EXCERPT PROVIDED -

The title of this blog may look a bit strange, because we typically hear, “follow the leader.” The problem is that “follow the leader” does not always apply.
Many years ago, I had prostate cancer and needed to have surgery. So, I began investigating where I should go for the procedure. Those I asked told me to go to the best place and that was either John Hopkins in Baltimore, or the Mayo clinic. These are the best, I was told. And I was about to make an appointment, when I was directed to consult with a recent medical school graduate who in fact started screaming at me and insisting, “Don't go to Mayo! Don't go to the John Hopkins!”
He went on to say that, because facilities like John Hopkins and Mayo are leaders, to maintain leadership they must continue what they're doing well. They're not prone to accept new technologies easily because they're afraid of losing ground statistically, losing their position as a leader.
At that time, a totally new technology was emerging: A robot-assisted surgery incorporating a Doppler ultrasound, which is now very common. The surgery is done without the surgeon even being in the room. Rather, he conducts the surgery via a computer from another location. This young doctor said to me, “Look at the three places where they are trying a new technology. Don't go to the leaders because the leaders resist new technologies that are not yet proven. They wait until it becomes mainstream.”
This type of logic can apply to many fields of knowledge. The leaders stick to what made them a leader. Meanwhile, new innovations are done in a garage somewhere, and they dare to innovate because they do not have to prove themselves to maintain a leadership position.
How do you catch a monkey?
Find a hole in a tree that is just a bit bigger than a monkey’s fist. Put a coconut in the hole. The monkey will put his hand in the hole, grab the coconut, but now his hand plus the coconut are too big to pull out. The monkey will stay put, holding the coconut. The monkey is the prisoner of his success , it found a coconut.
The more successful you are, the more you might be holding onto a coconut and refusing to change. The result will be that your competition that isn’t holding a coconut is free to roam the forest—and beat you in the marketplace.
The moral of this story:
Your present success could be the reason for your future failure.

EXTRACTED DATA -
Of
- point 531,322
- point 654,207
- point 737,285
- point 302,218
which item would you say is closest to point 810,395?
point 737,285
* * *
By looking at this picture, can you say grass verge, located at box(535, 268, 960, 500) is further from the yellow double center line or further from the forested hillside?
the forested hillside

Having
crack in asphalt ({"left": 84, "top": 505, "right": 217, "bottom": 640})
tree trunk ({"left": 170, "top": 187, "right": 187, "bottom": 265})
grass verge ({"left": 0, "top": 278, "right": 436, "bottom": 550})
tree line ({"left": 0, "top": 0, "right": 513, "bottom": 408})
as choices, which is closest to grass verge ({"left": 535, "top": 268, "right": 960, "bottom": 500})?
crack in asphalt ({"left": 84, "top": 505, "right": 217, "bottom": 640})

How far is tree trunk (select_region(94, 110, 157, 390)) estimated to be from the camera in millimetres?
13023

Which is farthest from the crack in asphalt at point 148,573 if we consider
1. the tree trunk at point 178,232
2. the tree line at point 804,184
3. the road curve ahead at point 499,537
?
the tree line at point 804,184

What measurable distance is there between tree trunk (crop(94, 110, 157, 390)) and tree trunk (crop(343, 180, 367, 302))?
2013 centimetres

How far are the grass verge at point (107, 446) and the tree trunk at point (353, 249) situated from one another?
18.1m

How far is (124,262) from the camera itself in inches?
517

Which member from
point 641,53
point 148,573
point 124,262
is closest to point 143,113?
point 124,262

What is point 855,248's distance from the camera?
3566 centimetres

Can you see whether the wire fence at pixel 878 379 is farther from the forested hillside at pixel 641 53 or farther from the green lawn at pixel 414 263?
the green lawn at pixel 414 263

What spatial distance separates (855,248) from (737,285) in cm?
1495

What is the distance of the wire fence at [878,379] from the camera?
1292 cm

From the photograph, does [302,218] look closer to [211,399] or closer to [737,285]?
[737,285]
---
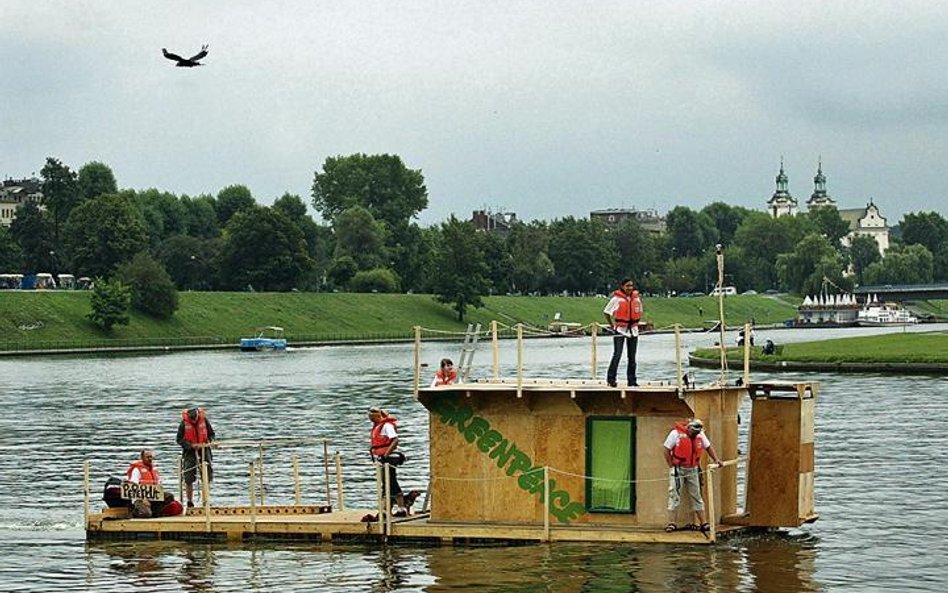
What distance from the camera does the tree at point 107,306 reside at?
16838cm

EXERCISE REQUIREMENTS -
1) Answer these questions from the blog post on following leaders:
(a) Which two places was the writer told were the best for the surgery?
(b) What did the new robot-assisted surgery incorporate?
(c) What goes in the tree hole to catch a monkey?
2) Reproduce the part of the blog post between "He went on to" and "as a leader.", inclusive.

WRITTEN ANSWERS -
1)
(a) John Hopkins in Baltimore or the Mayo clinic
(b) A Doppler ultrasound
(c) A coconut

2)
He went on to say that, because facilities like John Hopkins and Mayo are leaders, to maintain leadership they must continue what they're doing well. They're not prone to accept new technologies easily because they're afraid of losing ground statistically, losing their position as a leader.